Orthopedic injuries in young horses not only have a huge economic impact on the horse industry, but they can also be devastating for the horse owner, said James MacLeod, VMD, PhD, John S. and Elizabeth A. Knight chair and professor of Veterinary Science at the University of Kentucky Gluck Equine Research Center.

Joint disease can result from acute traumatic injury or more chronic osteoarthritis, MacLeod said. Either way, it is one of the most common causes of lameness and a primary reason why many horses’ athletic careers come to an end. When the cartilage that normally covers the ends of adjoining bones is damaged, joint movement is restricted and frequently becomes painful.

“The result is lameness and a horse that can no longer perform up to its full potential,” MacLeod said.
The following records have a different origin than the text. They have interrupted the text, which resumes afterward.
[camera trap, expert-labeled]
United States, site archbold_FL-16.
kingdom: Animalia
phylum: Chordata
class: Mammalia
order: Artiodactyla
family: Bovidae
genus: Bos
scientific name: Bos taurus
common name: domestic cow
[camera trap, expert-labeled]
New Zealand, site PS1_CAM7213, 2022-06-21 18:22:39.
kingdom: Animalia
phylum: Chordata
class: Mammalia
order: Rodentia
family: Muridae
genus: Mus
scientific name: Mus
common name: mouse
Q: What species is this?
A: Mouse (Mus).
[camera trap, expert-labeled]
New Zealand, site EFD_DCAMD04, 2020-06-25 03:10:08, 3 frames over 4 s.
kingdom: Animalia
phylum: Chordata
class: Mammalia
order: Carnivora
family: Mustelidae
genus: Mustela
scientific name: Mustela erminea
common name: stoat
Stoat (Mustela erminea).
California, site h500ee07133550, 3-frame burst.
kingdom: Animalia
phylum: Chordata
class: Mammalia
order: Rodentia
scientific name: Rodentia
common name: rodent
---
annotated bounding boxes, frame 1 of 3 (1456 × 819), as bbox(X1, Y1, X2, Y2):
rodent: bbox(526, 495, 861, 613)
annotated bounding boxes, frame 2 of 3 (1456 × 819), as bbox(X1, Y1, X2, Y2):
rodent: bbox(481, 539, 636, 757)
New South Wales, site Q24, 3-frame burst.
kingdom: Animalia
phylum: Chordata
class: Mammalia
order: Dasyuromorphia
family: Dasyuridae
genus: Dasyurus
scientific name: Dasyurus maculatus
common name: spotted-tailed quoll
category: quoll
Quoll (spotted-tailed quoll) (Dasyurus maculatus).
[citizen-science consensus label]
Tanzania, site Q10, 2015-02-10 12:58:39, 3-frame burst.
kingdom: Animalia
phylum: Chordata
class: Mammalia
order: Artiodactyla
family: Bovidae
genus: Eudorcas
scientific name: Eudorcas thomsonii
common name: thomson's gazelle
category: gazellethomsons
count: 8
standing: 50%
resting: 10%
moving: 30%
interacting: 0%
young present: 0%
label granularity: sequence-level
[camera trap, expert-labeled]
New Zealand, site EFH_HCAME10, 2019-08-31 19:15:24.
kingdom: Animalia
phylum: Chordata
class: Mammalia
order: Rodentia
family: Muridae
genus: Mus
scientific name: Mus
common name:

Despite the importance of articular cartilage for normal joint function and pain-free movement, the tissue has very limited ability to repair structural damage, MacLeod said. This is a primary reason why joint disease problems frequently progress and become more serious through life. Interestingly, however, joint cartilage in young foals appears to have greater capacity for repairs. Early in life the tissue is growing rapidly and structurally remodeling in response to the biomechanical forces of movement.

“Unfortunately, when these processes are complete, any enhanced repair potential is lost,” he said. Therefore, research studies focused on synovial joint and development and maturation can help identify new therapeutic strategies for cartilage repair.

Equine researchers are also asking basic questions about cartilage repair in other animal species, MacLeod said. Mexican axolotl salamanders do not appear to have much in common with horses. However, MacLeod’s laboratory is using these amphibians’ ability to regenerate and repair damaged cartilage as a research model to study equine joint cartilage. The salamander can grow an entire new limb or tail in a few months, and its cartilage cells produce many of the same matrix proteins as equine cartilage cells.

“We believe that the salamander’s ability to repair large cartilage lesions can help us learn which specific repair mechanisms have been lost in horses and other mammals,” MacLeod said.

The long-term goal will be to develop therapeutic strategies to reestablish these repair processes, MacLeod said. He hopes many lame horses (and people with arthritic joints) will benefit from this research.